January 14, 2009

ptee

Have you ever wanted to use the UNIX shell utility tee, but instead of simply dumping to a file, invoke a series of subcommands that would run inside the pipeline? If so, I give you ptee, now available in version 1.0.

ptee extends the idea of tee by allowing not just filenames, but a whole shell expression (or command). For instance: ... | ptee "grep foo | zcat > outfile" | ... The expression in quotes is passed to a new instance of the active shell (expressed by $SHELL), and the standard input to ptee is duplicated, both to normal standard output and to this new sub-shell (and any number of commands given to ptee). In effect, the sub-shell is running in parallel with the normal shell pipeline. The simplest case of running ptee is with no arguments, where it acts as an expensive version of the “|” operator.

ptee accepts any realistic number of command line arguments, which are all launched and will receive a copy of the pipeline data.

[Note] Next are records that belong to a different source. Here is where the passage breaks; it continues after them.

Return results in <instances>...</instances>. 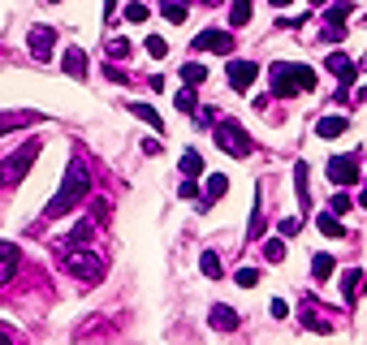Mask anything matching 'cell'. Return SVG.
Here are the masks:
<instances>
[{
	"mask_svg": "<svg viewBox=\"0 0 367 345\" xmlns=\"http://www.w3.org/2000/svg\"><path fill=\"white\" fill-rule=\"evenodd\" d=\"M268 5H277V9H285V5H290V0H268Z\"/></svg>",
	"mask_w": 367,
	"mask_h": 345,
	"instance_id": "cell-38",
	"label": "cell"
},
{
	"mask_svg": "<svg viewBox=\"0 0 367 345\" xmlns=\"http://www.w3.org/2000/svg\"><path fill=\"white\" fill-rule=\"evenodd\" d=\"M130 112H134L138 121H147L151 129H160V134H165V117H160V112H156L151 104H130Z\"/></svg>",
	"mask_w": 367,
	"mask_h": 345,
	"instance_id": "cell-17",
	"label": "cell"
},
{
	"mask_svg": "<svg viewBox=\"0 0 367 345\" xmlns=\"http://www.w3.org/2000/svg\"><path fill=\"white\" fill-rule=\"evenodd\" d=\"M233 281L242 285V289H255V285H260V272H255V268H238V276H233Z\"/></svg>",
	"mask_w": 367,
	"mask_h": 345,
	"instance_id": "cell-28",
	"label": "cell"
},
{
	"mask_svg": "<svg viewBox=\"0 0 367 345\" xmlns=\"http://www.w3.org/2000/svg\"><path fill=\"white\" fill-rule=\"evenodd\" d=\"M91 194V173H87V164H83V156H74L70 160V173H65V182H61V190L52 194V203L43 207V216L48 220H61V216H70V211L78 207Z\"/></svg>",
	"mask_w": 367,
	"mask_h": 345,
	"instance_id": "cell-1",
	"label": "cell"
},
{
	"mask_svg": "<svg viewBox=\"0 0 367 345\" xmlns=\"http://www.w3.org/2000/svg\"><path fill=\"white\" fill-rule=\"evenodd\" d=\"M324 70H328L333 78H337L342 87H350V82H355V74H359V65L350 61L346 52H328V61H324Z\"/></svg>",
	"mask_w": 367,
	"mask_h": 345,
	"instance_id": "cell-10",
	"label": "cell"
},
{
	"mask_svg": "<svg viewBox=\"0 0 367 345\" xmlns=\"http://www.w3.org/2000/svg\"><path fill=\"white\" fill-rule=\"evenodd\" d=\"M0 345H13V337H9V333H0Z\"/></svg>",
	"mask_w": 367,
	"mask_h": 345,
	"instance_id": "cell-37",
	"label": "cell"
},
{
	"mask_svg": "<svg viewBox=\"0 0 367 345\" xmlns=\"http://www.w3.org/2000/svg\"><path fill=\"white\" fill-rule=\"evenodd\" d=\"M199 268H203L207 281H220V259H216L212 251H203V255H199Z\"/></svg>",
	"mask_w": 367,
	"mask_h": 345,
	"instance_id": "cell-20",
	"label": "cell"
},
{
	"mask_svg": "<svg viewBox=\"0 0 367 345\" xmlns=\"http://www.w3.org/2000/svg\"><path fill=\"white\" fill-rule=\"evenodd\" d=\"M311 5H324V0H311Z\"/></svg>",
	"mask_w": 367,
	"mask_h": 345,
	"instance_id": "cell-42",
	"label": "cell"
},
{
	"mask_svg": "<svg viewBox=\"0 0 367 345\" xmlns=\"http://www.w3.org/2000/svg\"><path fill=\"white\" fill-rule=\"evenodd\" d=\"M35 156H39V143H26V147H18L5 164H0V186H18L22 182V173L35 164Z\"/></svg>",
	"mask_w": 367,
	"mask_h": 345,
	"instance_id": "cell-4",
	"label": "cell"
},
{
	"mask_svg": "<svg viewBox=\"0 0 367 345\" xmlns=\"http://www.w3.org/2000/svg\"><path fill=\"white\" fill-rule=\"evenodd\" d=\"M18 264H22L18 246H13V242H0V289H5L13 276H18Z\"/></svg>",
	"mask_w": 367,
	"mask_h": 345,
	"instance_id": "cell-11",
	"label": "cell"
},
{
	"mask_svg": "<svg viewBox=\"0 0 367 345\" xmlns=\"http://www.w3.org/2000/svg\"><path fill=\"white\" fill-rule=\"evenodd\" d=\"M350 207H355V203H350V194H342V190H337V194L328 199V211H333V216H346Z\"/></svg>",
	"mask_w": 367,
	"mask_h": 345,
	"instance_id": "cell-27",
	"label": "cell"
},
{
	"mask_svg": "<svg viewBox=\"0 0 367 345\" xmlns=\"http://www.w3.org/2000/svg\"><path fill=\"white\" fill-rule=\"evenodd\" d=\"M190 48H195V52H233V35L212 26V30H203V35H195Z\"/></svg>",
	"mask_w": 367,
	"mask_h": 345,
	"instance_id": "cell-7",
	"label": "cell"
},
{
	"mask_svg": "<svg viewBox=\"0 0 367 345\" xmlns=\"http://www.w3.org/2000/svg\"><path fill=\"white\" fill-rule=\"evenodd\" d=\"M229 22H233V26H247V22H251V0H233Z\"/></svg>",
	"mask_w": 367,
	"mask_h": 345,
	"instance_id": "cell-24",
	"label": "cell"
},
{
	"mask_svg": "<svg viewBox=\"0 0 367 345\" xmlns=\"http://www.w3.org/2000/svg\"><path fill=\"white\" fill-rule=\"evenodd\" d=\"M268 82H273L277 100H290V95H298V91H315V70H311V65L277 61L273 70H268Z\"/></svg>",
	"mask_w": 367,
	"mask_h": 345,
	"instance_id": "cell-2",
	"label": "cell"
},
{
	"mask_svg": "<svg viewBox=\"0 0 367 345\" xmlns=\"http://www.w3.org/2000/svg\"><path fill=\"white\" fill-rule=\"evenodd\" d=\"M328 182L333 186H355L359 182V156L350 151V156H333L328 160Z\"/></svg>",
	"mask_w": 367,
	"mask_h": 345,
	"instance_id": "cell-6",
	"label": "cell"
},
{
	"mask_svg": "<svg viewBox=\"0 0 367 345\" xmlns=\"http://www.w3.org/2000/svg\"><path fill=\"white\" fill-rule=\"evenodd\" d=\"M125 22H147V9H143V5H125Z\"/></svg>",
	"mask_w": 367,
	"mask_h": 345,
	"instance_id": "cell-32",
	"label": "cell"
},
{
	"mask_svg": "<svg viewBox=\"0 0 367 345\" xmlns=\"http://www.w3.org/2000/svg\"><path fill=\"white\" fill-rule=\"evenodd\" d=\"M285 315H290V306H285L281 298H273V320H285Z\"/></svg>",
	"mask_w": 367,
	"mask_h": 345,
	"instance_id": "cell-36",
	"label": "cell"
},
{
	"mask_svg": "<svg viewBox=\"0 0 367 345\" xmlns=\"http://www.w3.org/2000/svg\"><path fill=\"white\" fill-rule=\"evenodd\" d=\"M359 207H367V190H363V199H359Z\"/></svg>",
	"mask_w": 367,
	"mask_h": 345,
	"instance_id": "cell-40",
	"label": "cell"
},
{
	"mask_svg": "<svg viewBox=\"0 0 367 345\" xmlns=\"http://www.w3.org/2000/svg\"><path fill=\"white\" fill-rule=\"evenodd\" d=\"M160 13H165V22H173V26H178V22H186V5H182V0H165V5H160Z\"/></svg>",
	"mask_w": 367,
	"mask_h": 345,
	"instance_id": "cell-19",
	"label": "cell"
},
{
	"mask_svg": "<svg viewBox=\"0 0 367 345\" xmlns=\"http://www.w3.org/2000/svg\"><path fill=\"white\" fill-rule=\"evenodd\" d=\"M61 259H65V268L74 276H83V281H100V272H104V259L95 251H61Z\"/></svg>",
	"mask_w": 367,
	"mask_h": 345,
	"instance_id": "cell-5",
	"label": "cell"
},
{
	"mask_svg": "<svg viewBox=\"0 0 367 345\" xmlns=\"http://www.w3.org/2000/svg\"><path fill=\"white\" fill-rule=\"evenodd\" d=\"M182 173L195 182V177L203 173V156H199V151H186V156H182Z\"/></svg>",
	"mask_w": 367,
	"mask_h": 345,
	"instance_id": "cell-22",
	"label": "cell"
},
{
	"mask_svg": "<svg viewBox=\"0 0 367 345\" xmlns=\"http://www.w3.org/2000/svg\"><path fill=\"white\" fill-rule=\"evenodd\" d=\"M264 259H268V264H281V259H285V246H281L277 238H268V242H264Z\"/></svg>",
	"mask_w": 367,
	"mask_h": 345,
	"instance_id": "cell-25",
	"label": "cell"
},
{
	"mask_svg": "<svg viewBox=\"0 0 367 345\" xmlns=\"http://www.w3.org/2000/svg\"><path fill=\"white\" fill-rule=\"evenodd\" d=\"M359 104H367V87H363V91H359Z\"/></svg>",
	"mask_w": 367,
	"mask_h": 345,
	"instance_id": "cell-39",
	"label": "cell"
},
{
	"mask_svg": "<svg viewBox=\"0 0 367 345\" xmlns=\"http://www.w3.org/2000/svg\"><path fill=\"white\" fill-rule=\"evenodd\" d=\"M178 108L186 112V117H195V95H190V91H178Z\"/></svg>",
	"mask_w": 367,
	"mask_h": 345,
	"instance_id": "cell-33",
	"label": "cell"
},
{
	"mask_svg": "<svg viewBox=\"0 0 367 345\" xmlns=\"http://www.w3.org/2000/svg\"><path fill=\"white\" fill-rule=\"evenodd\" d=\"M216 147L225 156H251L255 151V143H251V134L238 121H216Z\"/></svg>",
	"mask_w": 367,
	"mask_h": 345,
	"instance_id": "cell-3",
	"label": "cell"
},
{
	"mask_svg": "<svg viewBox=\"0 0 367 345\" xmlns=\"http://www.w3.org/2000/svg\"><path fill=\"white\" fill-rule=\"evenodd\" d=\"M203 78H207V70H203L199 61H186L182 65V82H186V87H195V82H203Z\"/></svg>",
	"mask_w": 367,
	"mask_h": 345,
	"instance_id": "cell-21",
	"label": "cell"
},
{
	"mask_svg": "<svg viewBox=\"0 0 367 345\" xmlns=\"http://www.w3.org/2000/svg\"><path fill=\"white\" fill-rule=\"evenodd\" d=\"M350 13H355V5H350V0H337V5H328V22H346Z\"/></svg>",
	"mask_w": 367,
	"mask_h": 345,
	"instance_id": "cell-26",
	"label": "cell"
},
{
	"mask_svg": "<svg viewBox=\"0 0 367 345\" xmlns=\"http://www.w3.org/2000/svg\"><path fill=\"white\" fill-rule=\"evenodd\" d=\"M48 5H61V0H48Z\"/></svg>",
	"mask_w": 367,
	"mask_h": 345,
	"instance_id": "cell-43",
	"label": "cell"
},
{
	"mask_svg": "<svg viewBox=\"0 0 367 345\" xmlns=\"http://www.w3.org/2000/svg\"><path fill=\"white\" fill-rule=\"evenodd\" d=\"M207 324H212L216 333H233V328L242 324V320H238V311H233V306H225V302H216L212 311H207Z\"/></svg>",
	"mask_w": 367,
	"mask_h": 345,
	"instance_id": "cell-12",
	"label": "cell"
},
{
	"mask_svg": "<svg viewBox=\"0 0 367 345\" xmlns=\"http://www.w3.org/2000/svg\"><path fill=\"white\" fill-rule=\"evenodd\" d=\"M363 281H367V276H363L359 268H350V272L342 276V293H346V302H355L359 293H363Z\"/></svg>",
	"mask_w": 367,
	"mask_h": 345,
	"instance_id": "cell-15",
	"label": "cell"
},
{
	"mask_svg": "<svg viewBox=\"0 0 367 345\" xmlns=\"http://www.w3.org/2000/svg\"><path fill=\"white\" fill-rule=\"evenodd\" d=\"M359 70H367V56H363V61H359Z\"/></svg>",
	"mask_w": 367,
	"mask_h": 345,
	"instance_id": "cell-41",
	"label": "cell"
},
{
	"mask_svg": "<svg viewBox=\"0 0 367 345\" xmlns=\"http://www.w3.org/2000/svg\"><path fill=\"white\" fill-rule=\"evenodd\" d=\"M147 52H151L156 61H165V56H169V43H165L160 35H147Z\"/></svg>",
	"mask_w": 367,
	"mask_h": 345,
	"instance_id": "cell-29",
	"label": "cell"
},
{
	"mask_svg": "<svg viewBox=\"0 0 367 345\" xmlns=\"http://www.w3.org/2000/svg\"><path fill=\"white\" fill-rule=\"evenodd\" d=\"M320 39H324V43H342V39H346V26H342V22H328Z\"/></svg>",
	"mask_w": 367,
	"mask_h": 345,
	"instance_id": "cell-30",
	"label": "cell"
},
{
	"mask_svg": "<svg viewBox=\"0 0 367 345\" xmlns=\"http://www.w3.org/2000/svg\"><path fill=\"white\" fill-rule=\"evenodd\" d=\"M294 233H302V220L298 216H285L281 220V238H294Z\"/></svg>",
	"mask_w": 367,
	"mask_h": 345,
	"instance_id": "cell-31",
	"label": "cell"
},
{
	"mask_svg": "<svg viewBox=\"0 0 367 345\" xmlns=\"http://www.w3.org/2000/svg\"><path fill=\"white\" fill-rule=\"evenodd\" d=\"M108 56H130V43H125V39H108Z\"/></svg>",
	"mask_w": 367,
	"mask_h": 345,
	"instance_id": "cell-34",
	"label": "cell"
},
{
	"mask_svg": "<svg viewBox=\"0 0 367 345\" xmlns=\"http://www.w3.org/2000/svg\"><path fill=\"white\" fill-rule=\"evenodd\" d=\"M333 268H337V264H333V255H328V251H320V255L311 259V276H315V281H328Z\"/></svg>",
	"mask_w": 367,
	"mask_h": 345,
	"instance_id": "cell-18",
	"label": "cell"
},
{
	"mask_svg": "<svg viewBox=\"0 0 367 345\" xmlns=\"http://www.w3.org/2000/svg\"><path fill=\"white\" fill-rule=\"evenodd\" d=\"M61 70H65L74 82H83L87 78V52H83V48H70V52L61 56Z\"/></svg>",
	"mask_w": 367,
	"mask_h": 345,
	"instance_id": "cell-13",
	"label": "cell"
},
{
	"mask_svg": "<svg viewBox=\"0 0 367 345\" xmlns=\"http://www.w3.org/2000/svg\"><path fill=\"white\" fill-rule=\"evenodd\" d=\"M178 194H182V199H195V194H199V186H195V182H190V177H186V182L178 186Z\"/></svg>",
	"mask_w": 367,
	"mask_h": 345,
	"instance_id": "cell-35",
	"label": "cell"
},
{
	"mask_svg": "<svg viewBox=\"0 0 367 345\" xmlns=\"http://www.w3.org/2000/svg\"><path fill=\"white\" fill-rule=\"evenodd\" d=\"M203 5H216V0H203Z\"/></svg>",
	"mask_w": 367,
	"mask_h": 345,
	"instance_id": "cell-44",
	"label": "cell"
},
{
	"mask_svg": "<svg viewBox=\"0 0 367 345\" xmlns=\"http://www.w3.org/2000/svg\"><path fill=\"white\" fill-rule=\"evenodd\" d=\"M346 129H350V121L337 112V117H324L320 125H315V134H320V138H337V134H346Z\"/></svg>",
	"mask_w": 367,
	"mask_h": 345,
	"instance_id": "cell-16",
	"label": "cell"
},
{
	"mask_svg": "<svg viewBox=\"0 0 367 345\" xmlns=\"http://www.w3.org/2000/svg\"><path fill=\"white\" fill-rule=\"evenodd\" d=\"M320 233H324V238H342V233H346V229H342V216L324 211V216H320Z\"/></svg>",
	"mask_w": 367,
	"mask_h": 345,
	"instance_id": "cell-23",
	"label": "cell"
},
{
	"mask_svg": "<svg viewBox=\"0 0 367 345\" xmlns=\"http://www.w3.org/2000/svg\"><path fill=\"white\" fill-rule=\"evenodd\" d=\"M255 78H260V65L255 61H229V87L233 91H251Z\"/></svg>",
	"mask_w": 367,
	"mask_h": 345,
	"instance_id": "cell-9",
	"label": "cell"
},
{
	"mask_svg": "<svg viewBox=\"0 0 367 345\" xmlns=\"http://www.w3.org/2000/svg\"><path fill=\"white\" fill-rule=\"evenodd\" d=\"M30 56H35V61H48V56H52V48H56V30L52 26H30Z\"/></svg>",
	"mask_w": 367,
	"mask_h": 345,
	"instance_id": "cell-8",
	"label": "cell"
},
{
	"mask_svg": "<svg viewBox=\"0 0 367 345\" xmlns=\"http://www.w3.org/2000/svg\"><path fill=\"white\" fill-rule=\"evenodd\" d=\"M225 190H229V177H225V173H212V177H207V194H203L199 211H207V207H212L216 199H225Z\"/></svg>",
	"mask_w": 367,
	"mask_h": 345,
	"instance_id": "cell-14",
	"label": "cell"
}]
</instances>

There are of course some restrictions:

  • The sub-shell standard output is thrown away; its simply not generically possible to try re-weaving it with the normal data flow.
  • Also, ptee does not buffer large amounts of data internally, meaning the shell pipeline will run at the speed of the slowest sub-shell (if the slowest command is stalled, the whole pipeline will be stalled). ptee is however tolerant of sub-shells aborting early, and will continue passing data to any remaining outputs.
  • Sub-shell exit codes are ignored and not propagated to the main ptee exit code.

ptee will compile on most POSIX like systems; I have tested both Linux (Ubuntu 8.04) and FreeBSD (7.1). Feel free to grab the download here (available as a .tar.gz).

The very simple C code is made available under an MIT license. It launches very quickly, and is very light weight, perfect for shell scripting. I’d like to hear ideas you have for using ptee in your normal shell scripting activities. I know I am going to be cleaning up some ugly git post-receive hooks I have created in the past. How about you?